The Bridgehampton School District is still deciding how best to fill a vacancy on the seven-member Board of Education that was created when Nicki Hemby resigned last week after pleading guilty to felony grand larceny charges in connection with embezzlement from a former employer.
This week, District Superintendent Dr. Lois Favre said the board can either appoint someone to fill a one-year term or hold a special election. In an email this week, Dr. Favre said she hopes to have more information by the regularly scheduled board meeting on July 31. “Currently, the board is considering [its] options,” she wrote.
At the district reorganization meeting last week, the board unanimously voted to appoint Ronald White and Lillian Tyree-Johnson to the roles of president and vice president of the board, respectively. Both joined the board in 2009 and will serve one year in their new roles.
Mr. White, who was reelected in 2012, is a graduate of Suffolk County College in Selden. He is a real estate agent for Douglas Elliman Real Estate. Ms.
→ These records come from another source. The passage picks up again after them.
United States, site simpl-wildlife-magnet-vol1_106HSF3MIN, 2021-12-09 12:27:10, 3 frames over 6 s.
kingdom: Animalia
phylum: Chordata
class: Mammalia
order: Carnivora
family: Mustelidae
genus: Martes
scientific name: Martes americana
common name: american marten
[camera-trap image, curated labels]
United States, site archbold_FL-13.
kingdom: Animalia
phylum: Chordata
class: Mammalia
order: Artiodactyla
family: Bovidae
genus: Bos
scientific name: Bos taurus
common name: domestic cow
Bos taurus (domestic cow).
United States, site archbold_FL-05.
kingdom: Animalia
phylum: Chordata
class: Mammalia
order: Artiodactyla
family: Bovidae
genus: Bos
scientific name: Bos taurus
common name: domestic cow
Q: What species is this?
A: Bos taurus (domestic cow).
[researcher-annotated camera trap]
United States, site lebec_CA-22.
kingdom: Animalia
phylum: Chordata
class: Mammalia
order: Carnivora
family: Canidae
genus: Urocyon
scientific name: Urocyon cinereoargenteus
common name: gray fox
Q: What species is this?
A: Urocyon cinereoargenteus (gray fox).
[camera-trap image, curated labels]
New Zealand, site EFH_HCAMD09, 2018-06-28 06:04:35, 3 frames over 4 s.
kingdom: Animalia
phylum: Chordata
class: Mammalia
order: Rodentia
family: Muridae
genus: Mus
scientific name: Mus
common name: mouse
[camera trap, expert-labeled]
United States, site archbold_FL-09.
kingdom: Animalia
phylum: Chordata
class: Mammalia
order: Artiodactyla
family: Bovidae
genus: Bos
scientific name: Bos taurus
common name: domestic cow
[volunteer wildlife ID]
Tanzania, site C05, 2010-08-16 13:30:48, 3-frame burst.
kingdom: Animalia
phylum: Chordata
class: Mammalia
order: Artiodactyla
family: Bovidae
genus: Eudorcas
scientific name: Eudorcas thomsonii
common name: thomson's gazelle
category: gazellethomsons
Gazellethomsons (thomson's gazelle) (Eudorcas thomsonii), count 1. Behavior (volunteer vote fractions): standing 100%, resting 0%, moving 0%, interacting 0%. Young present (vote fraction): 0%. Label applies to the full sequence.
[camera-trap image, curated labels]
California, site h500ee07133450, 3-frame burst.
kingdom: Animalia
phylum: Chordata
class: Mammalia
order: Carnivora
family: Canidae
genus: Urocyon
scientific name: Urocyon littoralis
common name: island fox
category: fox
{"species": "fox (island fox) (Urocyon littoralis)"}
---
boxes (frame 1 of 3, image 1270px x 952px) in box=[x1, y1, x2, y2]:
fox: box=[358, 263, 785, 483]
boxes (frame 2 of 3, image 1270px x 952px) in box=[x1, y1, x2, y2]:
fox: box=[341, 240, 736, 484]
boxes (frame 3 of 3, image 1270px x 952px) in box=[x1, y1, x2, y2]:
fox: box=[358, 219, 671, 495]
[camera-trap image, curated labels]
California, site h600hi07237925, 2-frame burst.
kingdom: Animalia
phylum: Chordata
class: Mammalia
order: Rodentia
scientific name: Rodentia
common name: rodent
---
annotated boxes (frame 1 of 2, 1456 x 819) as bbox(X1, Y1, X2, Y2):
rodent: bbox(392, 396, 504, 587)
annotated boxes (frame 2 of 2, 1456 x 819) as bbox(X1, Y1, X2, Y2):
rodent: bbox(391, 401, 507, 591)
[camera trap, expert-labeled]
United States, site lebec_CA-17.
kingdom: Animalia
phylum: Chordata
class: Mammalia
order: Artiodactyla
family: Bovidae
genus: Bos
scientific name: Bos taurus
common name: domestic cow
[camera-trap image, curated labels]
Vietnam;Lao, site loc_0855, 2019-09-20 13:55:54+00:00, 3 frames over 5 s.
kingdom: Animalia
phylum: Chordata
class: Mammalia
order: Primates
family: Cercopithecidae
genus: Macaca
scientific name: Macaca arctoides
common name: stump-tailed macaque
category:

Tyree-Johnson is a bookkeeper and the wife of Bridgehampton Bees basketball coach Carl Johnson.
The Bridgehampton School District is also considering plans to upgrade security at the school.
The changes will bring the district into compliance with the recently passed New York State Safe Schools Against Violence in Education (SAVE) regulation. The program, which was approved by the State Education Department in August 2011, seeks to promote a safe learning environment for all students.
“Districtwide school safety plans and building-level school safety plans shall be designed to prevent or minimize the effects of serious violent incidents and emergencies,” the regulation says, “and to facilitate the coordination of schools and school districts with local county resources in the event of such incidents or emergencies.”
Bridgehampton officials say the main focus for now is to revamp the main entrance to the school by creating a monitored vestibule. When visitors walk into the building, they will pass through two unlocked front doors into a private vestibule. From there, someone in the main office will monitor the entrance via security camera and determine if they can enter the building through a locked door. If they are allowed in, visitors will be buzzed through the second set of doors.
It is unclear at this time how much it will cost the district to install the new vestibule. At a board meeting on June 26, board members explained that a final design had not yet been selected.